WORK TO COMPLETE:
If a line in the entries below includes "cutover", show that line.

INPUT MATERIAL:
* * *

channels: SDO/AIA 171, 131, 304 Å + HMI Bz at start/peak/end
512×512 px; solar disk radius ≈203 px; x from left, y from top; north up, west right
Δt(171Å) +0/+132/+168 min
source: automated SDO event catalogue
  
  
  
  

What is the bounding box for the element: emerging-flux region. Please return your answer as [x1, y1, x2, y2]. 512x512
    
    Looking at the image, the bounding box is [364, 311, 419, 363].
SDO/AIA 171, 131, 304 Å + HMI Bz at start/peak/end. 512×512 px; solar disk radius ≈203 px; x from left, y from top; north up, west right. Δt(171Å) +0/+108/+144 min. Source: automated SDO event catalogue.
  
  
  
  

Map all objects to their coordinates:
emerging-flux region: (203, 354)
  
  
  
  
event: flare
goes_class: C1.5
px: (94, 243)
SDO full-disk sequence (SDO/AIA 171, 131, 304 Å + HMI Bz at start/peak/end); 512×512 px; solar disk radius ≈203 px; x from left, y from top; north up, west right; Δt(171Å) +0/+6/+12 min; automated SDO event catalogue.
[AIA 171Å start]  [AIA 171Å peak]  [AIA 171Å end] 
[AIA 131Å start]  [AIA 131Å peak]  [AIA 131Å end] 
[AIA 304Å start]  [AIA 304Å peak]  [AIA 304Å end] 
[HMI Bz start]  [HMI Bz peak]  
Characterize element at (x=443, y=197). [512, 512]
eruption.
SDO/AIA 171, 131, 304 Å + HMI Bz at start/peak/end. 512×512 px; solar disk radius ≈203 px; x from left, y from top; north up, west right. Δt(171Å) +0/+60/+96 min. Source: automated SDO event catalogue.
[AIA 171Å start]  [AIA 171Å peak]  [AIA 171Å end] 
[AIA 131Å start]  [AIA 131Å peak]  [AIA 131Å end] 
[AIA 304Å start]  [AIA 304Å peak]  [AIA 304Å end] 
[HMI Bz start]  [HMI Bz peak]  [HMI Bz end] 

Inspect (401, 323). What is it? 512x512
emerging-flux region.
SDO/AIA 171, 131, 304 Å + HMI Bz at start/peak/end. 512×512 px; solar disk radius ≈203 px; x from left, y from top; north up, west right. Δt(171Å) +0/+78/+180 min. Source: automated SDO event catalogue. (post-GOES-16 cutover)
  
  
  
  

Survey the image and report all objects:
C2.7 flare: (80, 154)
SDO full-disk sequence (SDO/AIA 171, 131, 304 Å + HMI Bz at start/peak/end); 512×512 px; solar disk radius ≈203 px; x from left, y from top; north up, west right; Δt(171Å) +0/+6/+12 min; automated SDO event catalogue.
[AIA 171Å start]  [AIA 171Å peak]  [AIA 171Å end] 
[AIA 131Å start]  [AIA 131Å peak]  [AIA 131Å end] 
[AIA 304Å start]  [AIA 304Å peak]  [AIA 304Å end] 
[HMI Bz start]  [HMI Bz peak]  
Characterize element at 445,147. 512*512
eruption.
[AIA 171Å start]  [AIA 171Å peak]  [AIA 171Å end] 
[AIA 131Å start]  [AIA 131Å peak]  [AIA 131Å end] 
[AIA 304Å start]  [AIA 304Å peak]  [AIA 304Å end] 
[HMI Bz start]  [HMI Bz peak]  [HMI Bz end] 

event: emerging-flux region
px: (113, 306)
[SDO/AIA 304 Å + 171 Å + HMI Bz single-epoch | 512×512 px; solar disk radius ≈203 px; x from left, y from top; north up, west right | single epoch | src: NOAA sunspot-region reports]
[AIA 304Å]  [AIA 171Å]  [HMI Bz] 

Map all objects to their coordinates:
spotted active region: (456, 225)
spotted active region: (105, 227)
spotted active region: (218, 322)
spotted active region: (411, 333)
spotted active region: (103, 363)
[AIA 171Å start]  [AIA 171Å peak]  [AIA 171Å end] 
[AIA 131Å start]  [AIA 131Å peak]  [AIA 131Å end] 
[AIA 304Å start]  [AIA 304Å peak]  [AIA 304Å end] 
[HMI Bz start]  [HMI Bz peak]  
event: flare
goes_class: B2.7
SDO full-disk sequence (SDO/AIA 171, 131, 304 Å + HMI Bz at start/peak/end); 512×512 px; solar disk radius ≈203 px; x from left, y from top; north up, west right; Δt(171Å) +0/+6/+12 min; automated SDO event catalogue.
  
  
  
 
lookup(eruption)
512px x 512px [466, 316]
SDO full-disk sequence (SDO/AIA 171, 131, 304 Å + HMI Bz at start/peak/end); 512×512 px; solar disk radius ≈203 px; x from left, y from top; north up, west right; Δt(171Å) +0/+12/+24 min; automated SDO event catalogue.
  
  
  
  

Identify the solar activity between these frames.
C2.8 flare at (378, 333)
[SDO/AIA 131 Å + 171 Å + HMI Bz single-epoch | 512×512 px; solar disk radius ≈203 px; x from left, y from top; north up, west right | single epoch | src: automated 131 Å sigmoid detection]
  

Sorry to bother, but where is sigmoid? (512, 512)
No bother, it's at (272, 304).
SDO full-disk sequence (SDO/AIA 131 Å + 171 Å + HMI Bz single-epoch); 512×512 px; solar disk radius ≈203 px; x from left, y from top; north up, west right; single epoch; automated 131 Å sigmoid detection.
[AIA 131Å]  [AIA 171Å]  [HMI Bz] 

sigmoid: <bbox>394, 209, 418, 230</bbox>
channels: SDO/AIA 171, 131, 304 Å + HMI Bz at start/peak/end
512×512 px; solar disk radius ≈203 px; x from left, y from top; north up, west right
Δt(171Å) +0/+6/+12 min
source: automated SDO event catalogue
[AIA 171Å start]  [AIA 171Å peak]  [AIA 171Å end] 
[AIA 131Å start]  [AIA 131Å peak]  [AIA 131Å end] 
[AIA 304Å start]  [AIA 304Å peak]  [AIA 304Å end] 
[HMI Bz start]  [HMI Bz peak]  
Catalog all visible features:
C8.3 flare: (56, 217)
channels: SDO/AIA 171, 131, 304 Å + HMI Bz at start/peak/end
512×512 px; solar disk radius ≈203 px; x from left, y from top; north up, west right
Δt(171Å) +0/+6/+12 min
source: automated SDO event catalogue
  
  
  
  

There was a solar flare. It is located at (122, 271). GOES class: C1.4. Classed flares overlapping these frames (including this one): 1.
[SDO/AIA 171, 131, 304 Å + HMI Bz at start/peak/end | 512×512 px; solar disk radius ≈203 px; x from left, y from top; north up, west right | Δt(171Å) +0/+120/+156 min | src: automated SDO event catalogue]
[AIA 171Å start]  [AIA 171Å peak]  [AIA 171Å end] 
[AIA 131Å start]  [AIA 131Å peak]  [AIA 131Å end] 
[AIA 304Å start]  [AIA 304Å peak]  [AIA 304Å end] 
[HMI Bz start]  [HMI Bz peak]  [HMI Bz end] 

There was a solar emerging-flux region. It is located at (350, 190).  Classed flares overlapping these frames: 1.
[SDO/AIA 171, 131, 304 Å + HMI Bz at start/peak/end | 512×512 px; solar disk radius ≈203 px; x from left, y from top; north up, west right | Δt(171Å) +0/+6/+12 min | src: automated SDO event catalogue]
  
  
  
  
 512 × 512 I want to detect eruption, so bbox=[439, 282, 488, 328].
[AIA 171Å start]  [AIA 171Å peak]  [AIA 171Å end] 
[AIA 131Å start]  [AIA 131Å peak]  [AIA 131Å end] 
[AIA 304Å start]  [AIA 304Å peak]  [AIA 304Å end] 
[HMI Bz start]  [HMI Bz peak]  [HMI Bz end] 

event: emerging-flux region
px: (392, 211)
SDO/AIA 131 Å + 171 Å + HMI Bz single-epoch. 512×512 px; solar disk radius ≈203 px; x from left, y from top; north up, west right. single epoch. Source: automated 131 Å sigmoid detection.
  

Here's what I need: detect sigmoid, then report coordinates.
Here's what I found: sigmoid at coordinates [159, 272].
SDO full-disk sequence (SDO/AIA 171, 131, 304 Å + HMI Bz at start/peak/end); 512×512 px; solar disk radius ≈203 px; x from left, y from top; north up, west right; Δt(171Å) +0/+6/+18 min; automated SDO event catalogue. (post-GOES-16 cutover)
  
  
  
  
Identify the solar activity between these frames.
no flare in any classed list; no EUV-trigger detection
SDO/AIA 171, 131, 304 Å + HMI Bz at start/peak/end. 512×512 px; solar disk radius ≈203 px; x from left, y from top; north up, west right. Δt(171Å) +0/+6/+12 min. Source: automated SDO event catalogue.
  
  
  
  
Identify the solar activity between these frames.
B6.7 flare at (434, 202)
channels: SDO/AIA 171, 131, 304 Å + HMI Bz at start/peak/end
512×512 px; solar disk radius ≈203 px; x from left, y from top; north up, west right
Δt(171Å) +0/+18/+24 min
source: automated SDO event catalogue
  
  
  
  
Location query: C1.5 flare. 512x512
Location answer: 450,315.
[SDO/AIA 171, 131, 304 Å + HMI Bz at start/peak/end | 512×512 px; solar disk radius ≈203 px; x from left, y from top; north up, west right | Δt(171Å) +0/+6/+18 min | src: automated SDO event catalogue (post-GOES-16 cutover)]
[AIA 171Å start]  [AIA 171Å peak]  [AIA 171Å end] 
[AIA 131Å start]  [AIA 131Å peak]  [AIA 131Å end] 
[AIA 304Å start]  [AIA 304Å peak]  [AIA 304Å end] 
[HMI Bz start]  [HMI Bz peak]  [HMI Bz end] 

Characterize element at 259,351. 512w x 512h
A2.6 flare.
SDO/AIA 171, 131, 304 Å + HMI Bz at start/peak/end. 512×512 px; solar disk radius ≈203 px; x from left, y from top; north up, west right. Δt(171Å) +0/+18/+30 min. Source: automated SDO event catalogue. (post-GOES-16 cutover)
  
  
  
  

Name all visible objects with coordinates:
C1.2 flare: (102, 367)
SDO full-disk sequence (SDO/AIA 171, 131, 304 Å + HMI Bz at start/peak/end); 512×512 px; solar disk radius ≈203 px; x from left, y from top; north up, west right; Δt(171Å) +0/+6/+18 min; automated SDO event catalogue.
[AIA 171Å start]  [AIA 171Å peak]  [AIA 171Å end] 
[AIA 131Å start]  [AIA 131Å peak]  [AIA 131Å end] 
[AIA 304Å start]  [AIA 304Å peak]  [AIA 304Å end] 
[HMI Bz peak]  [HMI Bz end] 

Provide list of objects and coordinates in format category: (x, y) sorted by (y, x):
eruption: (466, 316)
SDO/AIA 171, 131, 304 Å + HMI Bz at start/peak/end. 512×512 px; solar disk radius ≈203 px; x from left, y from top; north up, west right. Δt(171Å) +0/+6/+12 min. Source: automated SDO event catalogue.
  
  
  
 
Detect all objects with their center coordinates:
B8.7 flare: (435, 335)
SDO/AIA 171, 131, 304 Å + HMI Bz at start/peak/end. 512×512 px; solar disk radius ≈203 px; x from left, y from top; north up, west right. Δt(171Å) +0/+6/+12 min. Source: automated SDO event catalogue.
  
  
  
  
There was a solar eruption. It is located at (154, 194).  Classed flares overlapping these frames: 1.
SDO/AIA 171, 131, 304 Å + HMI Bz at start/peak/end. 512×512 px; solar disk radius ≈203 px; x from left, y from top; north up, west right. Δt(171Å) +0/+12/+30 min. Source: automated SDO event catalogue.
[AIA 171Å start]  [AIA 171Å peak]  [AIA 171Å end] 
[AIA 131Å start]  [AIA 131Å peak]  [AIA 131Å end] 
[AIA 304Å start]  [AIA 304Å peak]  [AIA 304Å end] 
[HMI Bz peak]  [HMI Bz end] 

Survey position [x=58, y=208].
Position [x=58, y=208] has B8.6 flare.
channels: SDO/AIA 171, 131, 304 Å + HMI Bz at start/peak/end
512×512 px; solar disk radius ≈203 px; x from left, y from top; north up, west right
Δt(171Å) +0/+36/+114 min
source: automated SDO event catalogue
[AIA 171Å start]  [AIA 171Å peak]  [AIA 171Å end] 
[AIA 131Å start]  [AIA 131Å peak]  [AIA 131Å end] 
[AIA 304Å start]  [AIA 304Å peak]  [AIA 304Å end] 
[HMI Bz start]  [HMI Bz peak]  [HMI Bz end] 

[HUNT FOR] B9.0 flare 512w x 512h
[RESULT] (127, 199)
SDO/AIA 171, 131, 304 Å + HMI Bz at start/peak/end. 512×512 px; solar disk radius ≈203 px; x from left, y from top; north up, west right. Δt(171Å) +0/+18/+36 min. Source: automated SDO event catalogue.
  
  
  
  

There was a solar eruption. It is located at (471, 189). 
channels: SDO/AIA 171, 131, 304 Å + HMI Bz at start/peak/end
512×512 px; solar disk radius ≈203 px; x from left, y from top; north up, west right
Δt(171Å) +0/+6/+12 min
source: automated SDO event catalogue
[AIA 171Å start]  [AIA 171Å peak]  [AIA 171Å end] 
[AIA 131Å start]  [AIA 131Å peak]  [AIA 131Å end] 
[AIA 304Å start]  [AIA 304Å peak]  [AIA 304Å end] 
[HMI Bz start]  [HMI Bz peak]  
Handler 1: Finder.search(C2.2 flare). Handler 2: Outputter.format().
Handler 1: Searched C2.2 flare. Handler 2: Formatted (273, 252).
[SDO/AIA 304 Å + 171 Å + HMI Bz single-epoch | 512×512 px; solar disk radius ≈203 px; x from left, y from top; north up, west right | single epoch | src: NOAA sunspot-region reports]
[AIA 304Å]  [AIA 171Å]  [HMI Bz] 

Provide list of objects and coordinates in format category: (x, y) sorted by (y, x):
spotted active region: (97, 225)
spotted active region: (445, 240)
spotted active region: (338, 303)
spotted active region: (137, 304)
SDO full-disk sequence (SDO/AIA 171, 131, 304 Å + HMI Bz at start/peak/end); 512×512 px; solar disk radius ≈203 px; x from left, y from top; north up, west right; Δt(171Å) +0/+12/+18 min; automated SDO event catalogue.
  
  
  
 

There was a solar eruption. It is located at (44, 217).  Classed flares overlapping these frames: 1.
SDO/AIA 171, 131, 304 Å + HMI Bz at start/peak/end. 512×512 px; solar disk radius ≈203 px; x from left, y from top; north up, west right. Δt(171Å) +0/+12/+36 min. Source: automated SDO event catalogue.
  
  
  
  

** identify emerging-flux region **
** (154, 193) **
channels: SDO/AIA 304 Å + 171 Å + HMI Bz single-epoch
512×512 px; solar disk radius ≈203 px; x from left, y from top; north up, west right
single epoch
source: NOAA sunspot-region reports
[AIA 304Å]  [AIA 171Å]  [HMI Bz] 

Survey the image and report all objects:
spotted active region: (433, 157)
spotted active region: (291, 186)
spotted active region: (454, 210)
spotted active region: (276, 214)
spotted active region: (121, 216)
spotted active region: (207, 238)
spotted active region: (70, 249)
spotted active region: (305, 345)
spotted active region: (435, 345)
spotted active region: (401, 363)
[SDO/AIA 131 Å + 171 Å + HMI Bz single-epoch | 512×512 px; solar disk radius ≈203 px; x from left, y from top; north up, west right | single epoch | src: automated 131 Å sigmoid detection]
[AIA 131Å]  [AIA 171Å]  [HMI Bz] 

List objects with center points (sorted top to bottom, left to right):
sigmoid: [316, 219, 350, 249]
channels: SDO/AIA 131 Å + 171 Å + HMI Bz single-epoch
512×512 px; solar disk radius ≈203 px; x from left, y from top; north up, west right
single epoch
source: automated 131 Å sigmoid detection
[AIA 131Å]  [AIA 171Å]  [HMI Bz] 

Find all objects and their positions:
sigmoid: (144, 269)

* * *

RESPONSE TO THIS TASK:
SDO/AIA 171, 131, 304 Å + HMI Bz at start/peak/end. 512×512 px; solar disk radius ≈203 px; x from left, y from top; north up, west right. Δt(171Å) +0/+78/+180 min. Source: automated SDO event catalogue. (post-GOES-16 cutover)
SDO full-disk sequence (SDO/AIA 171, 131, 304 Å + HMI Bz at start/peak/end); 512×512 px; solar disk radius ≈203 px; x from left, y from top; north up, west right; Δt(171Å) +0/+6/+18 min; automated SDO event catalogue. (post-GOES-16 cutover)
[SDO/AIA 171, 131, 304 Å + HMI Bz at start/peak/end | 512×512 px; solar disk radius ≈203 px; x from left, y from top; north up, west right | Δt(171Å) +0/+6/+18 min | src: automated SDO event catalogue (post-GOES-16 cutover)]
SDO/AIA 171, 131, 304 Å + HMI Bz at start/peak/end. 512×512 px; solar disk radius ≈203 px; x from left, y from top; north up, west right. Δt(171Å) +0/+18/+30 min. Source: automated SDO event catalogue. (post-GOES-16 cutover)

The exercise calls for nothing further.